In that and many other examples, direct and indirect, verbal and aesthetic, Madonna's striking of this chord reverberated profoundly. In today's version of this argument, some high-profile and professional women have replanted the proverbial feminist flag in the reclamation of women's once-nonvoluntary subordinate status: opting to stay home with their kids. (This small group of women doesn't account for much of women's recently-declining employment rates, but it is nevertheless a real phenomenon.)

If you weren't in college in a culture studies program in 1989, it's understandable if you don't appreciate the fervor with which these issues were once debated. (And you're not necessarily worse off for it.) And if you weren't willing to forgive a little nostalgia on my part you probably wouldn't have read this far. But I get a little misty-eyed when I go back to passages like this one, by Carla Freccero from the journal boundary in 1992, 20 pages into a radical "reading" of Madonna's work: "These texts [videos] may suggest strategies for the empowerment of the subordinated, marginal, and de-centered in advanced capitalist culture, strategies that are not anachronistic but born of the medium of advanced capital and the gaps that are produced within it."

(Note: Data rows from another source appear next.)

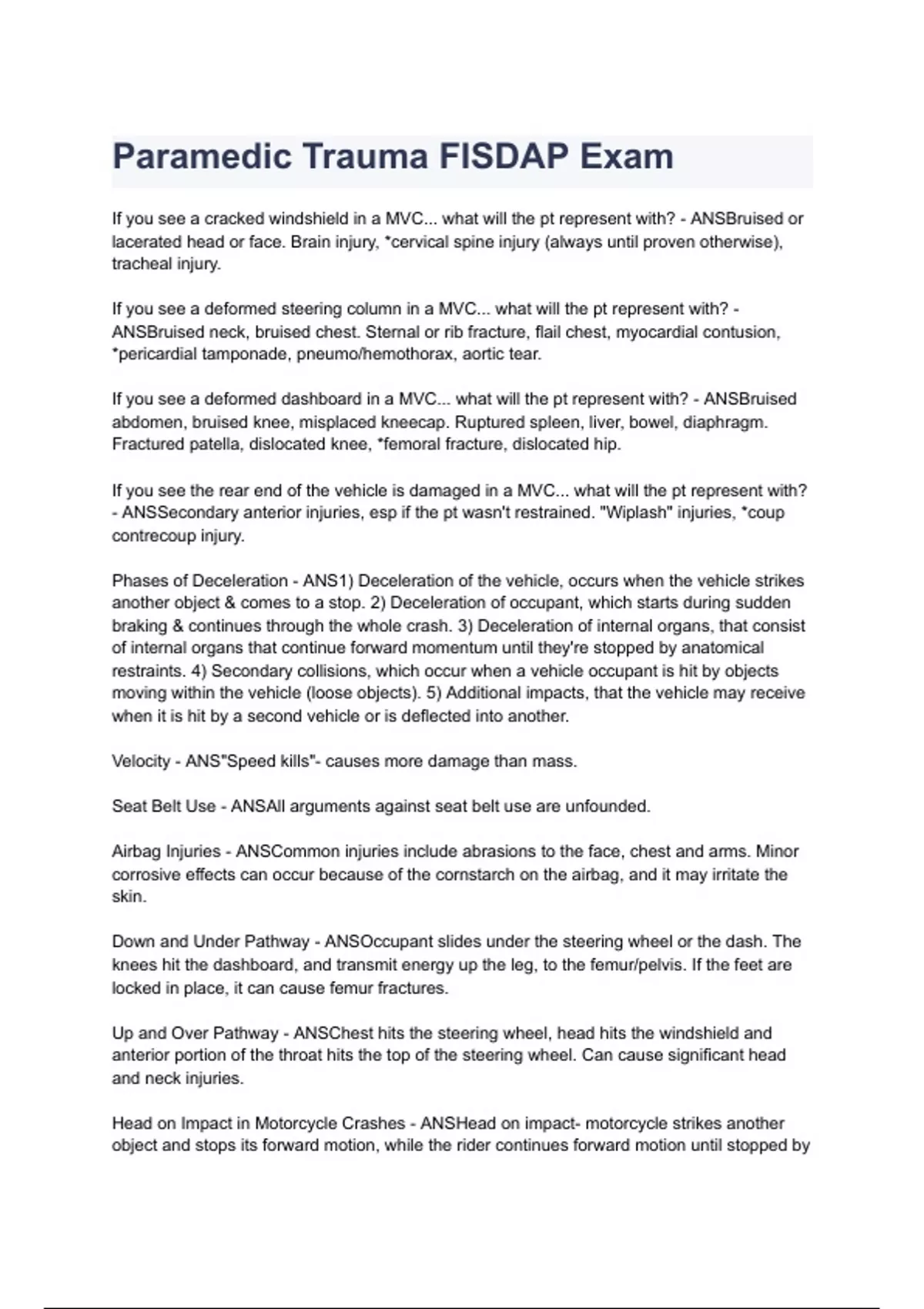 Paramedic Trauma FISDAP Exam

If you see a cracked windshield in a MVC... what will the pt represent with? - ANSBruised or lacerated head or face. Brain injury, *cervical spine injury (always until proven otherwise), tracheal injury.

If you see a deformed steering column in a MVC... what will the pt represent with? - ANSBruised neck, bruised chest. Sternal or rib fracture, flail chest, myocardial contusion, *pericardial tamponade, pneumo/hemothorax, aortic tear.

If you see a deformed dashboard in a MVC... what will the pt represent with? - ANSBruised abdomen, bruised knee, misplaced kneecap. Ruptured spleen, liver, bowel, diaphragm. Fractured patella, dislocated knee, *femoral fracture, dislocated hip.

If you see the rear end of the vehicle is damaged in a MVC... what will the pt represent with? - ANSSecondary anterior injuries, esp if the pt wasn't restrained. "Wiplash" injuries, *coup contrecoup injury.

Phases of Deceleration - ANS1) Deceleration of the vehicle, occurs when the vehicle strikes another object & comes to a stop. 2) Deceleration of occupant, which starts during sudden braking & continues through the whole crash. 3) Deceleration of internal organs, that consist of internal organs that continue forward momentum until they're stopped by anatomical restraints. 4) Secondary collisions, which occur when a vehicle occupant is hit by objects moving within the vehicle (loose objects). 5) Additional impacts, that the vehicle may receive when it is hit by a second vehicle or is deflected into another.

Velocity - ANS"Speed kills"- causes more damage than mass.

Seat Belt Use - ANSAll arguments against seat belt use are unfounded.

Airbag Injuries - ANSCommon injuries include abrasions to the face, chest and arms. Minor corrosive effects can occur because of the cornstarch on the airbag, and it may irritate the skin.

Down and Under Pathway - ANSOccupant slides under the steering wheel or the dash. The knees hit the dashboard, and transmit energy up the leg, to the femur/pelvis. If the feet are locked in place, it can cause femur fractures.

Up and Over Pathway - ANSChest hits the steering wheel, head hits the windshield and anterior portion of the throat hits the top of the steering wheel. Can cause significant head and neck injuries.

Head on Impact in Motorcycle Crashes - ANSHead on impact- motorcycle strikes another object and stops its forward motion, while the rider continues forward motion until stopped by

Madonna really was lucky - in the right place at the right time - but she was also brilliant. It wasn't exactly original for popular culture to promote the image of women embracing bimboism, or putting themselves in chains and claiming to love it. What made her different was that she was the one writing the material, and reaping the millions (billions, eventually) of dollars it attracted. That she was using a Pepsi commercial scandal not to sell Pepsi but to sell her own image, like she played the producers of "Nightline."

Madonna's Material Girl feminism didn't represent the death of the movement - or its revival as a girls-just-want-to-have-fun party. She was more incidental than that. What she did reverberated because it represented the opportunity for some women to claim gains that were only possible because of America's wealth and power in the world - and the access women had won to those rewards - the opportunity to get a piece of what was theirs. To her credit, Madonna has forwarded some of what was hers to the cause of supporting orphans in Malawi.